Reproduce, character for character, the lines of the listing from the line with "this 800×475 image." through the line with "broken concrete slab [772, 280, 800, 322]", including both of those lines.

━━━ STORED DATA

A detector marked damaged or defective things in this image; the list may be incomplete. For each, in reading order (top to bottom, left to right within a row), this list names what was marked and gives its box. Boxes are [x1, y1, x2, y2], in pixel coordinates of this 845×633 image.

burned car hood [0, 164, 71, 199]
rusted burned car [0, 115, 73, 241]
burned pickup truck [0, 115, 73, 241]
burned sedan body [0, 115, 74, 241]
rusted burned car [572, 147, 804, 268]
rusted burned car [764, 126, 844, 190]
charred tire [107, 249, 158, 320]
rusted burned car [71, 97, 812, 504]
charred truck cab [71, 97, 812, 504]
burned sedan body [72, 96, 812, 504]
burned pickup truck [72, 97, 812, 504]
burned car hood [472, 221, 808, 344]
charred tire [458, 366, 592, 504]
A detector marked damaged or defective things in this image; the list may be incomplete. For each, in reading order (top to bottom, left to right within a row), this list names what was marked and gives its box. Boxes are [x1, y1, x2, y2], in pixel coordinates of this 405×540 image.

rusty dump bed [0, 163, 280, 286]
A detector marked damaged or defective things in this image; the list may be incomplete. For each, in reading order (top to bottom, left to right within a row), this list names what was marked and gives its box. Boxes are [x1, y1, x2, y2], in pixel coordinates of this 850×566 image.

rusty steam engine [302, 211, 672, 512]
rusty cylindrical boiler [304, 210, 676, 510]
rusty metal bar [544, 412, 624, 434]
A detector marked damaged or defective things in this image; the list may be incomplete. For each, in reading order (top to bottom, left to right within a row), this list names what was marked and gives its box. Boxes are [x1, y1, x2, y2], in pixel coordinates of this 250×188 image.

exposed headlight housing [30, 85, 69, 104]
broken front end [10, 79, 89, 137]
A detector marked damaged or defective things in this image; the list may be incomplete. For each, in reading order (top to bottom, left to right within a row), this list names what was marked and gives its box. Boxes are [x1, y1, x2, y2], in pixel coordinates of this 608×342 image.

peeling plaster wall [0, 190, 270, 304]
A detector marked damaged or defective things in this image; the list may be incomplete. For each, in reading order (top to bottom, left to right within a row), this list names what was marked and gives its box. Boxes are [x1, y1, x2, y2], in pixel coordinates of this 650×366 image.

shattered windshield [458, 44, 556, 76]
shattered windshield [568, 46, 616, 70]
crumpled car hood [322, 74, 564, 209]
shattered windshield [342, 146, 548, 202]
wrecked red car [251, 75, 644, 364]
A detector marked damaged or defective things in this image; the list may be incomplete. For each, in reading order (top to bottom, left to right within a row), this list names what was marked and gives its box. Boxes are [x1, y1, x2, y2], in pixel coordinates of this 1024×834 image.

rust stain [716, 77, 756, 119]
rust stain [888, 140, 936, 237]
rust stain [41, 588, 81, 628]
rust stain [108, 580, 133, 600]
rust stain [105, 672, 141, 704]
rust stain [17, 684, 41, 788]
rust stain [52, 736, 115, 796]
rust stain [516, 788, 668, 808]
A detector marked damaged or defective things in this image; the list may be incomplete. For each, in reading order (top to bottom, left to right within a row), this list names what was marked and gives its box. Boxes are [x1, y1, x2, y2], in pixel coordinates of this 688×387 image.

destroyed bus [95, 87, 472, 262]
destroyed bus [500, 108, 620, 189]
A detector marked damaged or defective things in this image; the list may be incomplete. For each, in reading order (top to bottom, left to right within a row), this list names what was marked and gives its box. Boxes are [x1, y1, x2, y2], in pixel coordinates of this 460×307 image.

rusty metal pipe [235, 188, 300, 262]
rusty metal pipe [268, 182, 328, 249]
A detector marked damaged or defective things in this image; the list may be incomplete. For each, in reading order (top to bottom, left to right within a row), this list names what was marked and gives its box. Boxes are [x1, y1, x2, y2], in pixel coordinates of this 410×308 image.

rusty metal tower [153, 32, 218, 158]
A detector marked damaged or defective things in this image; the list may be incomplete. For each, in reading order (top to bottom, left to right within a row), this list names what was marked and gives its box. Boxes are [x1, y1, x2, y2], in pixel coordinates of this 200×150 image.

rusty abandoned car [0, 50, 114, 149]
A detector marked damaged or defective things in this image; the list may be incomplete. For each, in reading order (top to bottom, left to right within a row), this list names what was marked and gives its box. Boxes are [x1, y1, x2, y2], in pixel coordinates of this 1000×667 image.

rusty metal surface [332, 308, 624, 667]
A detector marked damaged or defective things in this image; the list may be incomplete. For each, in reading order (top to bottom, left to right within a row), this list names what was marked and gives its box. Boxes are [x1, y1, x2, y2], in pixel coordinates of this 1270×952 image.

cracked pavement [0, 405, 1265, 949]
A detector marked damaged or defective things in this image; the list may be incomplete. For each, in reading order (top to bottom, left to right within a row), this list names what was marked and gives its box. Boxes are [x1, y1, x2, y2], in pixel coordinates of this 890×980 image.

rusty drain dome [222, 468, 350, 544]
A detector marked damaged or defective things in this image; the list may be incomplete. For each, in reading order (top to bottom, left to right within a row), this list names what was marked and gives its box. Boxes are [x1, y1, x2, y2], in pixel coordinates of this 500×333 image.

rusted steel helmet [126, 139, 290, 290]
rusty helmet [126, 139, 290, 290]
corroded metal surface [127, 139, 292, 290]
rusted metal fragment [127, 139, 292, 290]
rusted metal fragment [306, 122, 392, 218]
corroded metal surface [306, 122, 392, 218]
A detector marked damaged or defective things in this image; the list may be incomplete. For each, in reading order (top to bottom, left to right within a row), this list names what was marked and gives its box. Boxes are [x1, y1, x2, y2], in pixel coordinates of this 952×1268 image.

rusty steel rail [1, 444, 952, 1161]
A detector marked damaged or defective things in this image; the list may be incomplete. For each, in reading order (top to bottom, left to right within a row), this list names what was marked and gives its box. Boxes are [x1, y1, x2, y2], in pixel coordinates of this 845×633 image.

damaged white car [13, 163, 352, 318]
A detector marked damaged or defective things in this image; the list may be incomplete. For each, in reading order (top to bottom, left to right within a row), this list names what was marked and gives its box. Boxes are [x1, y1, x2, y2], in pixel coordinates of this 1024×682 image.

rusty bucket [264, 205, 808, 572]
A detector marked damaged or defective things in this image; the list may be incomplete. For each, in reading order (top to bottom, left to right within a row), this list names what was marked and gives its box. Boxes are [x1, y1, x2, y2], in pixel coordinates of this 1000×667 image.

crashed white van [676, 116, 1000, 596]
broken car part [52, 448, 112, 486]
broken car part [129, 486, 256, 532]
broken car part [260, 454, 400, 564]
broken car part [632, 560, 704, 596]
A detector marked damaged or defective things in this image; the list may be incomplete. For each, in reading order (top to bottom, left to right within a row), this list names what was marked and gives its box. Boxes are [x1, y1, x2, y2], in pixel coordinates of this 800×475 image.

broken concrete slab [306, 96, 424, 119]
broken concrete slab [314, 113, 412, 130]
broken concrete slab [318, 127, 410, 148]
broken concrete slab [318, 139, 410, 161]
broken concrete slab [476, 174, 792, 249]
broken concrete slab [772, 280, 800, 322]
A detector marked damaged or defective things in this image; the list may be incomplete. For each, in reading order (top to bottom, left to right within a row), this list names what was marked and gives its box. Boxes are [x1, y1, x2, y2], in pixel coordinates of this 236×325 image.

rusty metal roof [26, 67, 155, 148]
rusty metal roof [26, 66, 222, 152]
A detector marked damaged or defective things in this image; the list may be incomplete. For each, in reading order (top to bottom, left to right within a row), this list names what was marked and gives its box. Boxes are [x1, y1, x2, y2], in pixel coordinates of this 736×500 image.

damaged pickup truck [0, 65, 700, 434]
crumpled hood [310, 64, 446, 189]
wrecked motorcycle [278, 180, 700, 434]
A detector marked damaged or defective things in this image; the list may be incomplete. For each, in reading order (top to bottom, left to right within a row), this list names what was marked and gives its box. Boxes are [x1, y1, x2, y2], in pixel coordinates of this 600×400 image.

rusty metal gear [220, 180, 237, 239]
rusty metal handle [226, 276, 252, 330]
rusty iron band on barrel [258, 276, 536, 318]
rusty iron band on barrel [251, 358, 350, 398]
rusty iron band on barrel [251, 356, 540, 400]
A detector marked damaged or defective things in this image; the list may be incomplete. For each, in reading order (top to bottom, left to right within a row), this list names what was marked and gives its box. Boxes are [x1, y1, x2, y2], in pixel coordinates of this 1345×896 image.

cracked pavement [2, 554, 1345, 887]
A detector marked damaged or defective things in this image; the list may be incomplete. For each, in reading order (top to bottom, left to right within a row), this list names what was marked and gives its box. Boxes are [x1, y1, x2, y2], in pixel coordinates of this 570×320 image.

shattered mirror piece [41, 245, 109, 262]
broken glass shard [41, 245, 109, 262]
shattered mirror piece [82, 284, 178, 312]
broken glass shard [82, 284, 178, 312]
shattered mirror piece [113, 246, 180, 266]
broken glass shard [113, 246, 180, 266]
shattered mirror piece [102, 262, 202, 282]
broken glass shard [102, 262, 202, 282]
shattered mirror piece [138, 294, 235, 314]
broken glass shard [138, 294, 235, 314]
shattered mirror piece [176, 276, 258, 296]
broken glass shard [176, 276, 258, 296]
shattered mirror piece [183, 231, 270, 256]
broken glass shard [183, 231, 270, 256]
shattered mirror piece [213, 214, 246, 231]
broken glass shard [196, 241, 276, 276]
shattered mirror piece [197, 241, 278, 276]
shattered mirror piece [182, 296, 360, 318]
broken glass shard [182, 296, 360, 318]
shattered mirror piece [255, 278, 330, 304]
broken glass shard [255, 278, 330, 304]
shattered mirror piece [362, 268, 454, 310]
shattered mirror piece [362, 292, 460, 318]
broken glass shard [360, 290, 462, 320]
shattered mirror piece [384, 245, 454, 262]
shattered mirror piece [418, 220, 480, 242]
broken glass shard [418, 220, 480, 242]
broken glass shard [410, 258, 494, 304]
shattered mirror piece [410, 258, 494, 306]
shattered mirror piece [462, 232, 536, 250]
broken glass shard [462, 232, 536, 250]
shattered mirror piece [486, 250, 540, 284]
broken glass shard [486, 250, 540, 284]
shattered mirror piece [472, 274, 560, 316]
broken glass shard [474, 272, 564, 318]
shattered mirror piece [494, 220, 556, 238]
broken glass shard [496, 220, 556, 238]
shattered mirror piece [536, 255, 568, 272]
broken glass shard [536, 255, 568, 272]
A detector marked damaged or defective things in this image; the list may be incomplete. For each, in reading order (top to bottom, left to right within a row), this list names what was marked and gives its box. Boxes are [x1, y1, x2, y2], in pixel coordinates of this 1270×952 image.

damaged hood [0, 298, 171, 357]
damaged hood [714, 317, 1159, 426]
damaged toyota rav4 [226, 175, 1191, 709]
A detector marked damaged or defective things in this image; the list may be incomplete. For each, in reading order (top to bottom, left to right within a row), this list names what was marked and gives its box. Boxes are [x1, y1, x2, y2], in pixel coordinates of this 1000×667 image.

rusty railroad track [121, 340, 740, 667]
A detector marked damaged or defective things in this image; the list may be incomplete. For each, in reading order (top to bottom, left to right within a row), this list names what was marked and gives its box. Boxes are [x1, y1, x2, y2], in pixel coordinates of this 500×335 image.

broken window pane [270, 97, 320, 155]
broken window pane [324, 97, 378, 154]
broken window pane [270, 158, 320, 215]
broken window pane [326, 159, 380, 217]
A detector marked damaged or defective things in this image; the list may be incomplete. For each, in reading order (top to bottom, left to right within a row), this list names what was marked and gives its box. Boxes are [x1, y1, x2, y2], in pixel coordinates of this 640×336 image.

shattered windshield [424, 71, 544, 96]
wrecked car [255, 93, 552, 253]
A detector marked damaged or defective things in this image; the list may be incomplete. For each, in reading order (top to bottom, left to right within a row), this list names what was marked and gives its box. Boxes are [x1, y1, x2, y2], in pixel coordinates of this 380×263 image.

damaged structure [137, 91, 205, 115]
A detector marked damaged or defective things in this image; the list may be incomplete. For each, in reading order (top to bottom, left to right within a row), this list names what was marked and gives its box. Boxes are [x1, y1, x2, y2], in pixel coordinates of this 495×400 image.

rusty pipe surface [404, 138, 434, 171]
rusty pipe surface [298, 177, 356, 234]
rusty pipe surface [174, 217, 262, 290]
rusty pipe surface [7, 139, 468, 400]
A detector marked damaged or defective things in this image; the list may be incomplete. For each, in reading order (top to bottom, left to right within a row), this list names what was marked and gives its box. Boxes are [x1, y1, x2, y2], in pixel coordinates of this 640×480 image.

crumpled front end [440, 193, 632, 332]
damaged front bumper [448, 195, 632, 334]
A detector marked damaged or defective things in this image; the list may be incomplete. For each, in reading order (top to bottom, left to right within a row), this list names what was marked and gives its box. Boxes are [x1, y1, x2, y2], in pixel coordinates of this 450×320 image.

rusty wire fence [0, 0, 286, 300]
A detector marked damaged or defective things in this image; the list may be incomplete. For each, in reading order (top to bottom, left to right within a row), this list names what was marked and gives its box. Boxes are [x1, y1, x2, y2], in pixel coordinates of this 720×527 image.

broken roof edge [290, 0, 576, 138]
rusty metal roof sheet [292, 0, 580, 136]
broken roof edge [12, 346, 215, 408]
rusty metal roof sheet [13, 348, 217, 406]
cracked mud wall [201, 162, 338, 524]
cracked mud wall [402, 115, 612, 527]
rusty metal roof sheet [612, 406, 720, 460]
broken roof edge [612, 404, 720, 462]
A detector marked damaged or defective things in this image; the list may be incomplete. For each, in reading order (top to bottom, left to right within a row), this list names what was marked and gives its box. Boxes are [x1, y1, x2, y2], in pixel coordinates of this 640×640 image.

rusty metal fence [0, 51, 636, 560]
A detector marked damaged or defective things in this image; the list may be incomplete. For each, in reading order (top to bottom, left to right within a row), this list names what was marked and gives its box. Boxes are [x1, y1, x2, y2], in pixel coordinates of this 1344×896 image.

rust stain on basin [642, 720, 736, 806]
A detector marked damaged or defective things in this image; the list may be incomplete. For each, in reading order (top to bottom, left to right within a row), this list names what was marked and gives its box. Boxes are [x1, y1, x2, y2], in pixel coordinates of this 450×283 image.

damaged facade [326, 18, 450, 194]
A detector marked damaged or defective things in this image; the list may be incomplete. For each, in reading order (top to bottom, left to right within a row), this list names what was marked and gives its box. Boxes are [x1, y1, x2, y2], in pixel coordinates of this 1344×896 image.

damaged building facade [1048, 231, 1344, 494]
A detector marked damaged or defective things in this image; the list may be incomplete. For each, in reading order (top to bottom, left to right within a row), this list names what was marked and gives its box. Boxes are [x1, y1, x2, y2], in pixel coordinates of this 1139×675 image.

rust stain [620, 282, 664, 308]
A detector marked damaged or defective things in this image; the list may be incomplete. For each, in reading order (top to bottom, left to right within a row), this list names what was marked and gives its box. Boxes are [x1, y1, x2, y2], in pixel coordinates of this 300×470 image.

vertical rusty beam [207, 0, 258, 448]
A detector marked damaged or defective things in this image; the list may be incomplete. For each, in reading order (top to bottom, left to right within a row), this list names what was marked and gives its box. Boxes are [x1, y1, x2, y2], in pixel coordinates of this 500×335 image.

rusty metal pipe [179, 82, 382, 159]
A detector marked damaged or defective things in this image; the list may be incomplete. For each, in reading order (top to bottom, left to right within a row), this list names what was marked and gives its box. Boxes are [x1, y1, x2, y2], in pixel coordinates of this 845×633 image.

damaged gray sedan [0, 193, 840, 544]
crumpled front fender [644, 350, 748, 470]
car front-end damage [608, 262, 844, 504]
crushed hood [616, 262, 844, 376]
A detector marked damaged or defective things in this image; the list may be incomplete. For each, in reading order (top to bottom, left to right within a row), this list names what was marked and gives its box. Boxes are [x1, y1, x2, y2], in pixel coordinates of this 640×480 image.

━━━━━━

-- RESULT FOR THIS EXERCISE --
A detector marked damaged or defective things in this image; the list may be incomplete. For each, in reading order (top to bottom, left to right within a row), this list names what was marked and gives its box. Boxes are [x1, y1, x2, y2], in pixel coordinates of this 800×475 image.

broken concrete slab [306, 96, 424, 119]
broken concrete slab [314, 113, 412, 130]
broken concrete slab [318, 127, 410, 148]
broken concrete slab [318, 139, 410, 161]
broken concrete slab [476, 174, 792, 249]
broken concrete slab [772, 280, 800, 322]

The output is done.